_Data listing_.
====
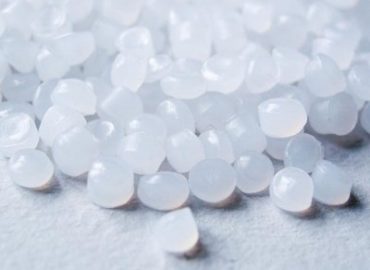 yüksek yoğunluk polietilen HDPE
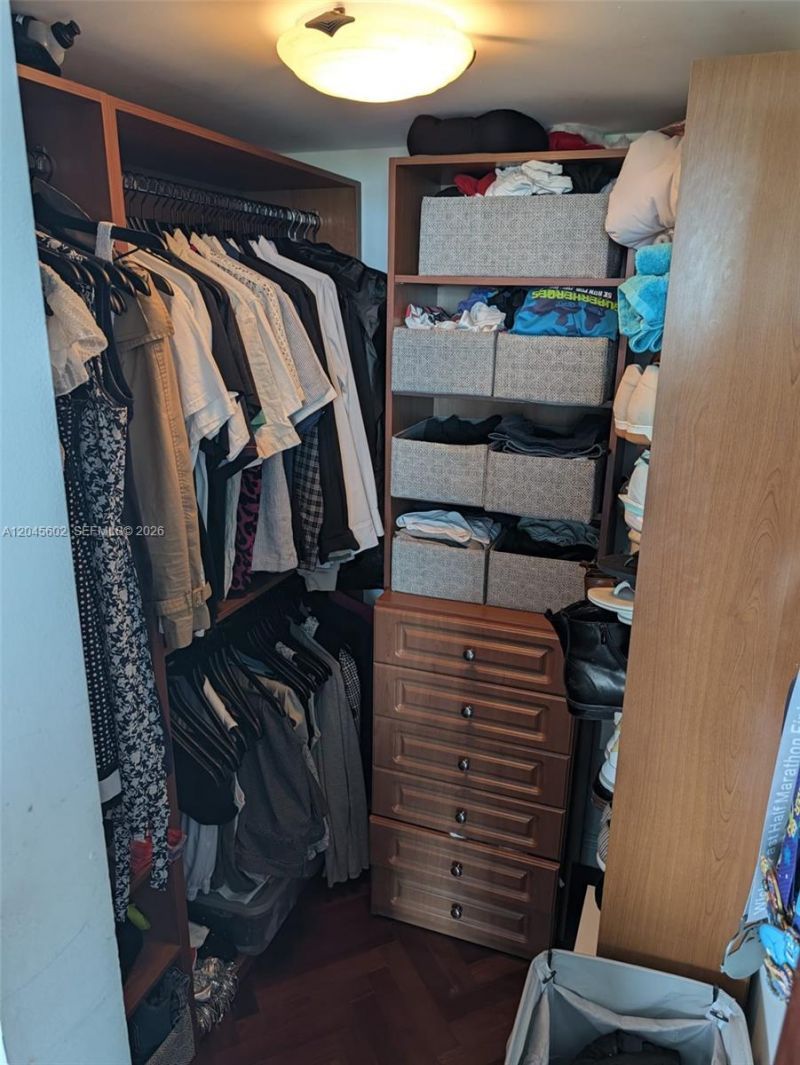7600 Collins Ave , Unit 712, Miami Beach, FL 33141 Photo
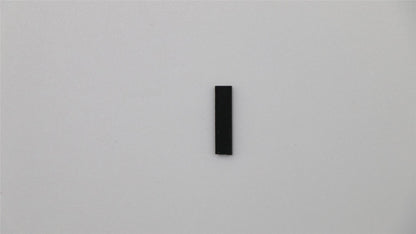 Lenovo WLAN, rubber 00HW055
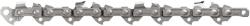 Oregon Lanț AdvanceCut, Oregon, 30 cm (12 inch), 3/8 inch low profile, 1.3 mm, 91PX044E, 567303 (567303)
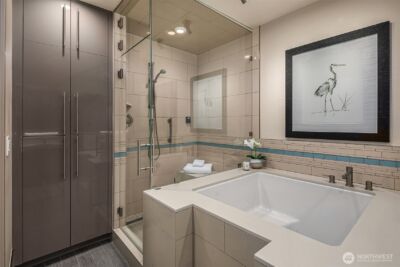 1000 1st Avenue #1901, Seattle, WA 98101 - Photo 21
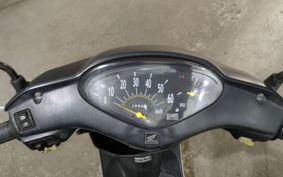 HONDA DIO AF62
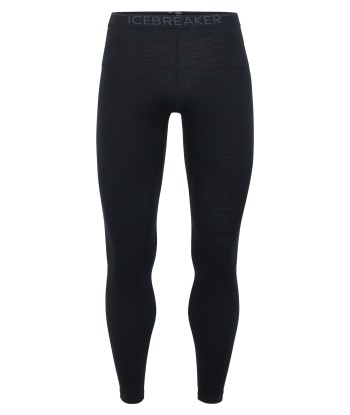 M 200 Oasis Leggings (1)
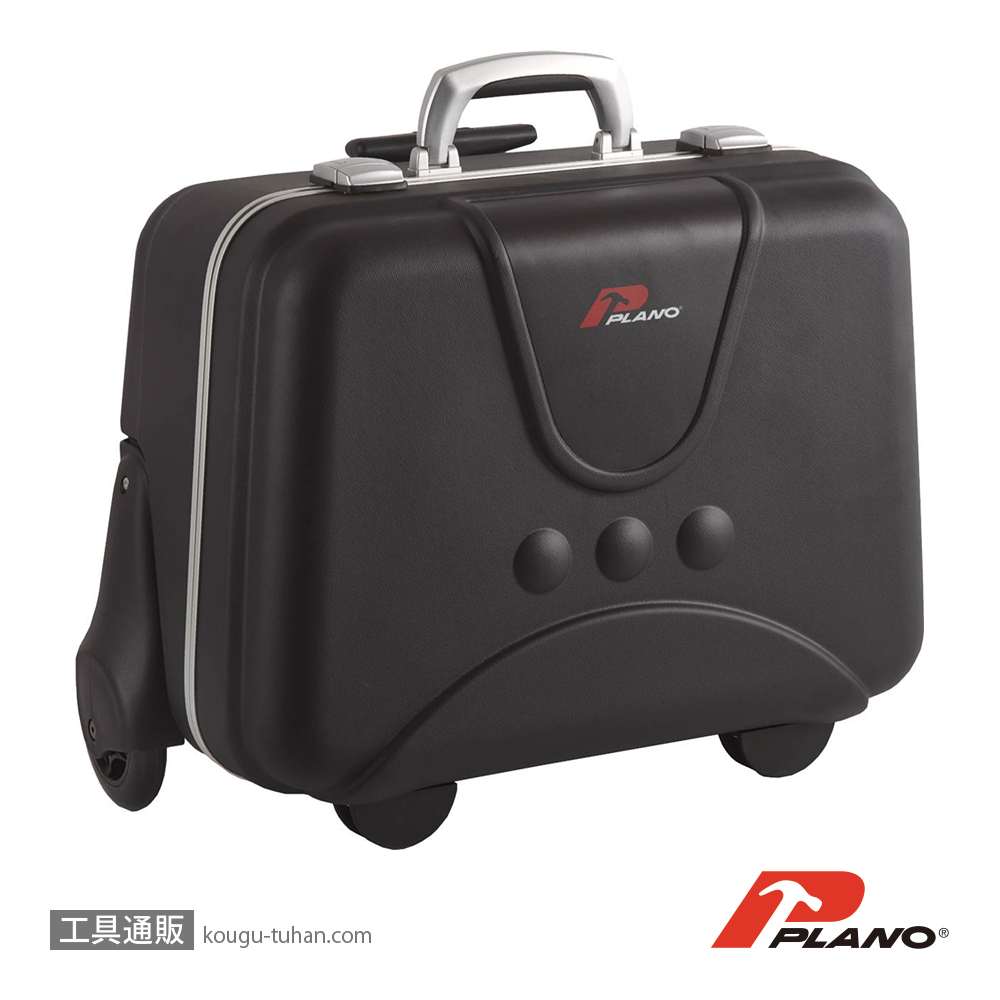 PLANO PC620E プロケース(ハードケース)の画像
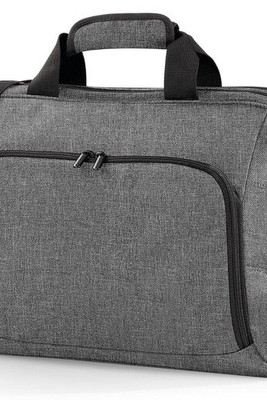 Quadra QD268 - Executive digital case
====
_The task_. Write out the text of every row above word for word, keeping each line's characters and spacing unchanged. Leave out the pictures.

_Expected output_.
 yüksek yoğunluk polietilen HDPE
7600 Collins Ave , Unit 712, Miami Beach, FL 33141 Photo
 Lenovo WLAN, rubber 00HW055
 Oregon Lanț AdvanceCut, Oregon, 30 cm (12 inch), 3/8 inch low profile, 1.3 mm, 91PX044E, 567303 (567303)
 1000 1st Avenue #1901, Seattle, WA 98101 - Photo 21
 HONDA DIO AF62
 M 200 Oasis Leggings (1)
 PLANO PC620E プロケース(ハードケース)の画像
 Quadra QD268 - Executive digital case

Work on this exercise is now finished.